Photo credit: Antony Theobald (CC BY-NC-ND 2.0)

Economic conditions and the health of babies. You won’t believe what the literature says!


How do economic conditions affect a person’s health? We can think of three major mechanisms that researchers examine. Firstly, the absolute effect of wealth or income that affects your access to health-influencing goods and services such as healthcare, good housing, high quality food, and exercise. Secondly, the relative effect of your social position through psychosocial mechanisms as widely popularised by Michael Marmot. And thirdly, the fetal origins hypothesis. Initially brought to popular attention by David J. Barker in 1986, the fetal origins hypothesis posits that the nine months in utero influence health over the course of a life through effects on the development of ones body and its organs. This latter mechanism provides a strong reason, beyond improving maternal health, for enacting policies that assist expectant mothers.

There is a growing research interest in identifying how economic conditions and maternal well-being affect the health of the baby. This can be used to inform policies to improve infant health and could take the form of improved maternity leave or social assistance in the form of cash transfers or other goods and services.
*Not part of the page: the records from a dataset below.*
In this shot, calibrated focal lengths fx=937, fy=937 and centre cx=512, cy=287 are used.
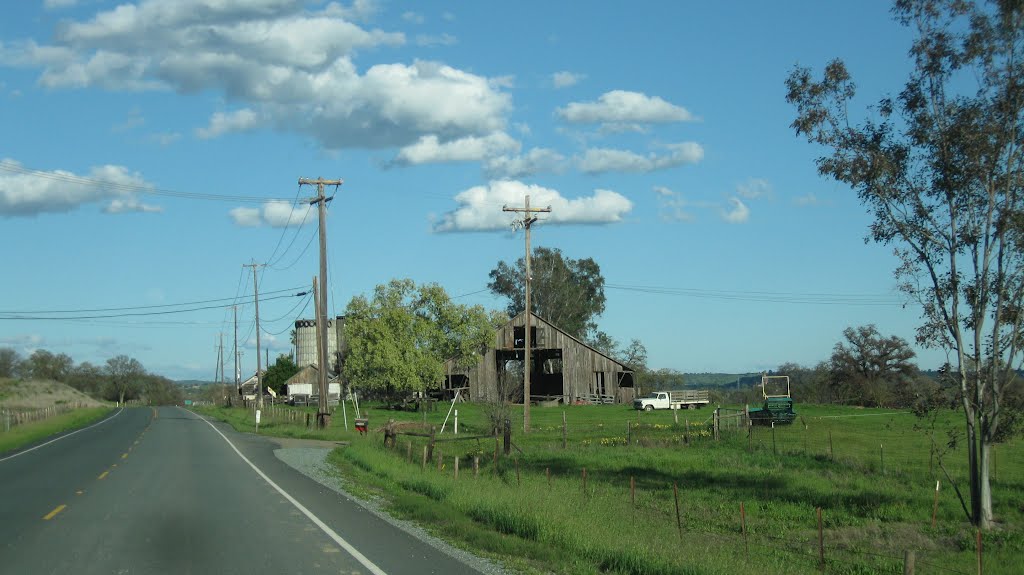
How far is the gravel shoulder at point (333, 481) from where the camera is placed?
1281 centimetres

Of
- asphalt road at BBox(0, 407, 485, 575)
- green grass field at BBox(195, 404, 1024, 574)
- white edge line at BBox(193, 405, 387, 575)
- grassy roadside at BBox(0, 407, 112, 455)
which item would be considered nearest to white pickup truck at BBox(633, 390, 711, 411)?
green grass field at BBox(195, 404, 1024, 574)

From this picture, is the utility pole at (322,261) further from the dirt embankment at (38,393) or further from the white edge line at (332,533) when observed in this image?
the dirt embankment at (38,393)

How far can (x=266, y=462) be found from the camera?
3089 centimetres

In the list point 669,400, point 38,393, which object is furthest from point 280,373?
point 669,400

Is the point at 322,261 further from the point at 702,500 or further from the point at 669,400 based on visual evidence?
the point at 669,400

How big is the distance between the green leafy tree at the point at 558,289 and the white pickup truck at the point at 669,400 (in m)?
28.1

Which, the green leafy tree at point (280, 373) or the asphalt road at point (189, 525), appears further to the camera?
the green leafy tree at point (280, 373)

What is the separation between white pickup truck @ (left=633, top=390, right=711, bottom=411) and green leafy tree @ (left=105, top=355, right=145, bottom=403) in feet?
495

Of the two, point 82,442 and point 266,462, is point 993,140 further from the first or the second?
point 82,442

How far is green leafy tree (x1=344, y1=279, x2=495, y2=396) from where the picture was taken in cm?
7500

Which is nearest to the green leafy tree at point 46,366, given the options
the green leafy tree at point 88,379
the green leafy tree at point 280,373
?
the green leafy tree at point 88,379

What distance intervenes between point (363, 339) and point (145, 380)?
139155mm

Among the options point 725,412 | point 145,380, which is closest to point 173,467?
point 725,412

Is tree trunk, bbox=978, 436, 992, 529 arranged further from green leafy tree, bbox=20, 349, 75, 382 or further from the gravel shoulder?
green leafy tree, bbox=20, 349, 75, 382
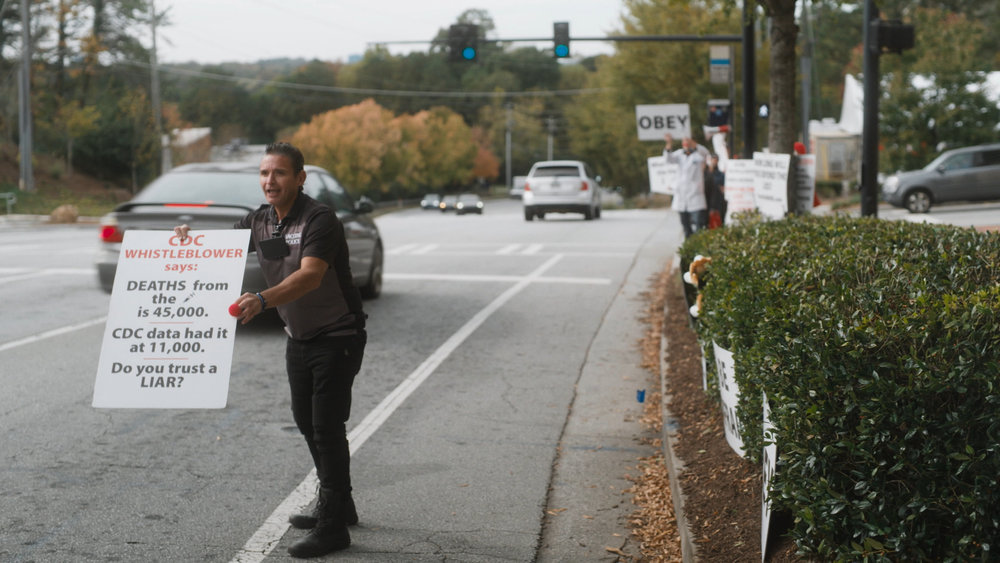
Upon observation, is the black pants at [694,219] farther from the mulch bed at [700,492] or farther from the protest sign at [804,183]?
the mulch bed at [700,492]

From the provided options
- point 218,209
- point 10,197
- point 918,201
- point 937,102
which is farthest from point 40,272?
point 10,197

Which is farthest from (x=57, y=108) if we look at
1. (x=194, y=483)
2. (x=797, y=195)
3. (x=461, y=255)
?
(x=194, y=483)

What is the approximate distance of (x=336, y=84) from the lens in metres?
120

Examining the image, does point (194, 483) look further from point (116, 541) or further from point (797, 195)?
point (797, 195)

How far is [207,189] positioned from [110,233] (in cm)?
106

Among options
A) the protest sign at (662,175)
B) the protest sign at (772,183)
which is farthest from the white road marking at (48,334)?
the protest sign at (662,175)

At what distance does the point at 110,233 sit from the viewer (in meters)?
11.0

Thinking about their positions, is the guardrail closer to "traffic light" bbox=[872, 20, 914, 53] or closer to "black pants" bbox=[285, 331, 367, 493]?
"traffic light" bbox=[872, 20, 914, 53]

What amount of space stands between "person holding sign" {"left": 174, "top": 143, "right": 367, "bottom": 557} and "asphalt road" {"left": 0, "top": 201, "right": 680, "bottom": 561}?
0.29 meters

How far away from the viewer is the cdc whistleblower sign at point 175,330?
4605 mm

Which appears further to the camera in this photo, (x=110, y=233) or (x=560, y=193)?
(x=560, y=193)

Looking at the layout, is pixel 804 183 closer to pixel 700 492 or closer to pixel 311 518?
pixel 700 492

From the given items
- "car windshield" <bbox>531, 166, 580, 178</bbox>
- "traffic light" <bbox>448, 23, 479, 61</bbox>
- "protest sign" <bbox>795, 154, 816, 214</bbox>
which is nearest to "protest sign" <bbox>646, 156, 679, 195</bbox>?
"traffic light" <bbox>448, 23, 479, 61</bbox>

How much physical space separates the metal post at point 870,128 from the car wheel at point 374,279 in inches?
224
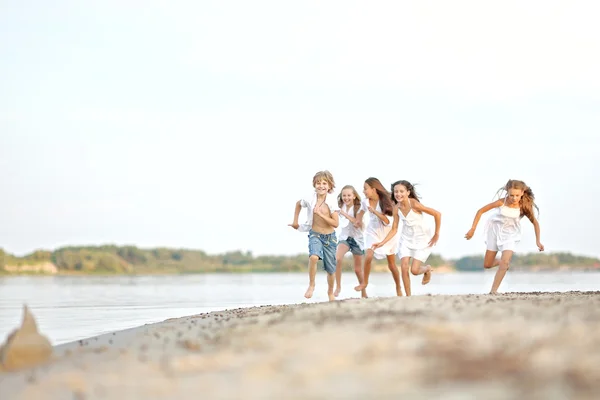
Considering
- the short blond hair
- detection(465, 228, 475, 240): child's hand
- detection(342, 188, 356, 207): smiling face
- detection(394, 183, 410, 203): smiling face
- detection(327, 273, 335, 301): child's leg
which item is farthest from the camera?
detection(342, 188, 356, 207): smiling face

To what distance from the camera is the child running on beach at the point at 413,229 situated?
1284 centimetres

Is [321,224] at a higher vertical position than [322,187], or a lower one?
lower

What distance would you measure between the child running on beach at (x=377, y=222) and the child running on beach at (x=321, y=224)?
1.88 ft

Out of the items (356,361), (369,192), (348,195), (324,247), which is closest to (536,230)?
(369,192)

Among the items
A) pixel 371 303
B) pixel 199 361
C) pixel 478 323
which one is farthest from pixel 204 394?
pixel 371 303

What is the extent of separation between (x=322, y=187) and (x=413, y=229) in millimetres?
1708

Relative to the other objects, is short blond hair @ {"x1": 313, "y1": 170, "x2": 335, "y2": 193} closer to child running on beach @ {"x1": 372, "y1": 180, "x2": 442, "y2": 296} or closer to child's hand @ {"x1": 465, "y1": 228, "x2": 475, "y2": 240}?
child running on beach @ {"x1": 372, "y1": 180, "x2": 442, "y2": 296}

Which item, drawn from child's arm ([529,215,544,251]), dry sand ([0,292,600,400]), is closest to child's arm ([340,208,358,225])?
child's arm ([529,215,544,251])

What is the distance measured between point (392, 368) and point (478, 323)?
1.76 metres

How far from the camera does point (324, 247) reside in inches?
524

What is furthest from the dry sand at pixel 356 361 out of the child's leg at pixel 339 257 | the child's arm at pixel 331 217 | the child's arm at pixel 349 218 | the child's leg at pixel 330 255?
the child's leg at pixel 339 257

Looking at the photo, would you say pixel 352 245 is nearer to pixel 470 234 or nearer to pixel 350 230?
pixel 350 230

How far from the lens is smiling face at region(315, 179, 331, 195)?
43.2 ft

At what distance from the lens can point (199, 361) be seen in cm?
632
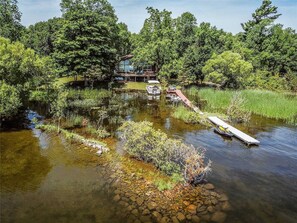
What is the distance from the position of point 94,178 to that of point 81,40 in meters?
28.9

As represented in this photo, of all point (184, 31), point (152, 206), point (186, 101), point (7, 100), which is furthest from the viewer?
point (184, 31)

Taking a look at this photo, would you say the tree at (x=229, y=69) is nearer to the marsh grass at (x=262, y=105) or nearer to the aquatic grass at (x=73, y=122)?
the marsh grass at (x=262, y=105)

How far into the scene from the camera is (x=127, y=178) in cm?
1209

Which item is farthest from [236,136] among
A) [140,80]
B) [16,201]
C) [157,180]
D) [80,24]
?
[140,80]

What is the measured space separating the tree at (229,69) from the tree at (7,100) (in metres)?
27.9

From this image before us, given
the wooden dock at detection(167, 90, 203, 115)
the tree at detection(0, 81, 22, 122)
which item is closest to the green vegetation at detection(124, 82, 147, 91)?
the wooden dock at detection(167, 90, 203, 115)

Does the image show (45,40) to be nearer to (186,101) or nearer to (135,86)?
(135,86)

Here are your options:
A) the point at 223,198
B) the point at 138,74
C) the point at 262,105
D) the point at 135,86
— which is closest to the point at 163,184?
the point at 223,198

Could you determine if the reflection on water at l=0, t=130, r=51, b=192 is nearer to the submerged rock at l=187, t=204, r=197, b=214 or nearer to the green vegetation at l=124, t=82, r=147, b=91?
the submerged rock at l=187, t=204, r=197, b=214

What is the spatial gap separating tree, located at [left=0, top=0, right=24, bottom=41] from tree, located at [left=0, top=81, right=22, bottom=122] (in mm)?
27221

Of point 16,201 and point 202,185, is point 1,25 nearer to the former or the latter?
point 16,201

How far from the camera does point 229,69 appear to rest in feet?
118

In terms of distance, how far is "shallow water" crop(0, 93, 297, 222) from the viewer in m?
9.67

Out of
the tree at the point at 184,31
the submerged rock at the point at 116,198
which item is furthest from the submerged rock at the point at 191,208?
the tree at the point at 184,31
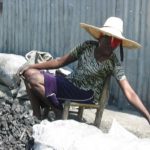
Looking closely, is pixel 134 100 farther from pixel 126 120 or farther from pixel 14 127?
pixel 126 120

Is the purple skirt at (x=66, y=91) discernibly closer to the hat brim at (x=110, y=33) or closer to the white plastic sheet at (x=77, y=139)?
the hat brim at (x=110, y=33)

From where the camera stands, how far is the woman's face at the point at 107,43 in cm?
603

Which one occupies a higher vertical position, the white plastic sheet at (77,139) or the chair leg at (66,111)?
the white plastic sheet at (77,139)

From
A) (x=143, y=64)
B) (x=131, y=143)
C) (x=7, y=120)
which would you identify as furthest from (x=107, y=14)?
(x=131, y=143)

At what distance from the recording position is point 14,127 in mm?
5465

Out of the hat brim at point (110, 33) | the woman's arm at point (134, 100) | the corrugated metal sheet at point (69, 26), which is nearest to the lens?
the woman's arm at point (134, 100)

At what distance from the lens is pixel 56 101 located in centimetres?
631

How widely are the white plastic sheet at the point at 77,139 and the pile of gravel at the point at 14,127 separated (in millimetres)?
277

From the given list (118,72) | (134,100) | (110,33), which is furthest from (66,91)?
(134,100)

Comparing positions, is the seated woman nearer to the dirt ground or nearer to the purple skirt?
the purple skirt

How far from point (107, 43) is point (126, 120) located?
1849 mm

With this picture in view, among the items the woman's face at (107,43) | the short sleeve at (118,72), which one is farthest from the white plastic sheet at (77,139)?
the woman's face at (107,43)

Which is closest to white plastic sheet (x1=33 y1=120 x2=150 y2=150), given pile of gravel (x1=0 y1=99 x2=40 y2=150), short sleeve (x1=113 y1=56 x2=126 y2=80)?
pile of gravel (x1=0 y1=99 x2=40 y2=150)

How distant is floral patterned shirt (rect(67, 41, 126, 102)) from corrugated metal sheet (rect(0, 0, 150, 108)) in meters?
1.63
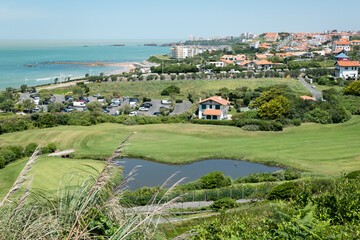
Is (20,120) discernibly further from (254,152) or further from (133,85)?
(133,85)

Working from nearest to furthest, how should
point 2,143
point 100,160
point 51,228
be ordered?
point 51,228 → point 100,160 → point 2,143

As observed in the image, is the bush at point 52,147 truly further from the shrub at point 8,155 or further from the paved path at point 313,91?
the paved path at point 313,91

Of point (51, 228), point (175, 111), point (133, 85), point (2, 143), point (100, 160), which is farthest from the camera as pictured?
point (133, 85)

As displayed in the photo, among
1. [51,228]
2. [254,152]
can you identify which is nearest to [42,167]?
[254,152]

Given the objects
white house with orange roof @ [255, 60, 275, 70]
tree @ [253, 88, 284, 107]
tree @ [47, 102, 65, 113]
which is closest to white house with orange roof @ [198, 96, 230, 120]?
tree @ [253, 88, 284, 107]

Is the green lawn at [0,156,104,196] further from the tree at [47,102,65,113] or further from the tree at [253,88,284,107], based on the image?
the tree at [253,88,284,107]

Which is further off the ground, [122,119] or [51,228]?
[51,228]

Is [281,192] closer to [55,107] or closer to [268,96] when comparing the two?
[268,96]

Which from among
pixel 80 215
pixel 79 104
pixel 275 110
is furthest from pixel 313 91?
pixel 80 215
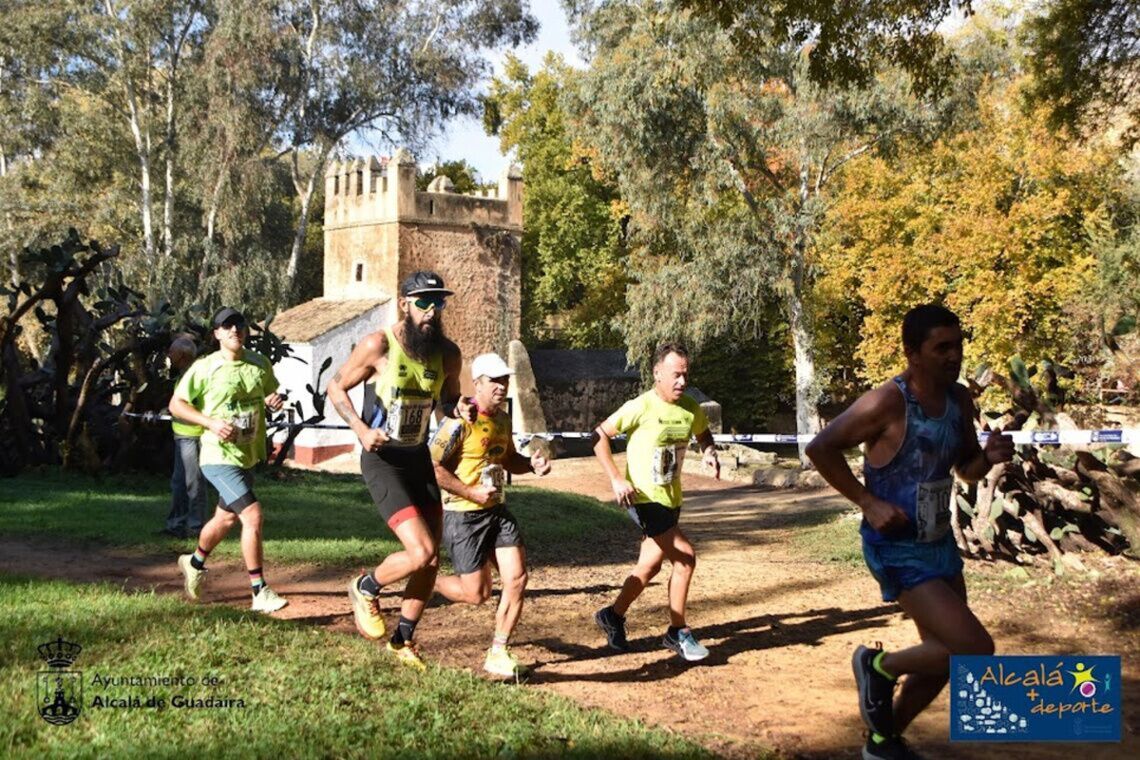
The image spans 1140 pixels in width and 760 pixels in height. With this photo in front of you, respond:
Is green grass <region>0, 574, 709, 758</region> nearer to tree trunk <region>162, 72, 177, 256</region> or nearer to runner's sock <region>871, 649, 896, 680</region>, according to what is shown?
runner's sock <region>871, 649, 896, 680</region>

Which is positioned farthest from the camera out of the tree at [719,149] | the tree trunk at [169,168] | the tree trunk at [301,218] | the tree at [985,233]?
the tree trunk at [301,218]

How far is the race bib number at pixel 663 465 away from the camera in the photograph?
280 inches

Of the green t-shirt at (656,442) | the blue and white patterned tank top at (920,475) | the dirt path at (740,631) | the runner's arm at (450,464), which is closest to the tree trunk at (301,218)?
the dirt path at (740,631)

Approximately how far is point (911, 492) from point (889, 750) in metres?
1.08

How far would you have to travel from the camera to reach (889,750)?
4.87 m

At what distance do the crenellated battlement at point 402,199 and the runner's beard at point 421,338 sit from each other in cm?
2875

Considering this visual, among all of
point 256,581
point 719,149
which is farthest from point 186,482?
point 719,149

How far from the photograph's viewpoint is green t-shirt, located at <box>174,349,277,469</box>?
7.90m

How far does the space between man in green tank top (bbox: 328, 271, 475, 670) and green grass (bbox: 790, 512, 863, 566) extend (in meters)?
5.32

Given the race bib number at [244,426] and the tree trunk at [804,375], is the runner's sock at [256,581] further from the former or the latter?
the tree trunk at [804,375]

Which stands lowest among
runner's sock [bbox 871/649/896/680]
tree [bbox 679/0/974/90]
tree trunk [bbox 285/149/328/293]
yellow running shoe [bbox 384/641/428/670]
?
yellow running shoe [bbox 384/641/428/670]

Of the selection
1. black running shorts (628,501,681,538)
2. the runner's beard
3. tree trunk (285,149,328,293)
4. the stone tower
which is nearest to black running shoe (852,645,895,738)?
black running shorts (628,501,681,538)

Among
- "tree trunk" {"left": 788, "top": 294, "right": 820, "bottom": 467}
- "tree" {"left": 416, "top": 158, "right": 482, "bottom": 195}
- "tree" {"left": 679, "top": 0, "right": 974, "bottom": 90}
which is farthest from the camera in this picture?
"tree" {"left": 416, "top": 158, "right": 482, "bottom": 195}

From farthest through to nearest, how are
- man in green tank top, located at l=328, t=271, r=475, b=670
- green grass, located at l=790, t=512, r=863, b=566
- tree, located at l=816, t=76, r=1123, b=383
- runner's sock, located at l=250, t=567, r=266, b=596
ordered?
tree, located at l=816, t=76, r=1123, b=383 < green grass, located at l=790, t=512, r=863, b=566 < runner's sock, located at l=250, t=567, r=266, b=596 < man in green tank top, located at l=328, t=271, r=475, b=670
At an aggregate level a shift in economic conditions such as a change in the unemployment rate could affect infant health in different ways. Through an income effect mothers may buy more or less goods that affect the health of the baby. For example, some mothers may reduce smoking in the face of a reduction in household income. A substitution effect may lead to mothers to change the amount of time spent on work and more time on leisure or doing more or less health promoting activities. Finally, households may choose to delay or bring forward their fertility decisions. Thus the ultimate effect of economic conditions on the health of the birth cohort remains theoretically ambiguous.

Dehejia and Llera-Muney looked at the relationship between the unemployment rate and the proportion of babies born at low birth weights, a marker of poor infant health, in US states. They found that increases in the unemployment rate reduced the low birth weigh birth rate, which on further investigation appeared to be attributable both to a change in the women who choose to have a baby (they are of higher socioeconomic status) and an improvement in health behaviours. While interesting, however, this does not reveal much to us about what is going on at the level of the individual mother. Lindo showed that this effect is dependent on the level of aggregation of the data; at a more disaggregated level the effect diminishes. Indeed, unemployment is not a policy choice for improving infant health.

A paper featured recently on the journal round-up perhaps provides more useful information for the policy-making context. It showed that mothers participating in a social assistance programme in Uruguay that provided cash transfers to mothers experienced a lower rate of low birth weight births. These mothers showed increased weight gain, reduction in labour supply, and a reduction in smoking, all potentially contributing to infant health. A further paper by Lindo shows a negative impact of husband’s job losses during pregnancy on infant health at birth.

The evidence appears perhaps contradictory at the individual and aggregate levels: a classic case of Simpson’s paradox. This paradox describes the situation where a trend observed at the individual level disappears or even reverses when the data are aggregated. For an individual mother, providing her with extra income, improves the likely health of her baby; but across society as average incomes move, different mothers are making decisions to have children – fewer women of lower incomes are giving birth in times of recession. The appropriate evidence would therefore be that of the individual level.

Better maternity leave and greater social assistance for mothers would seem to be supported by the evidence as not only improving maternal health but also the long term health of her child.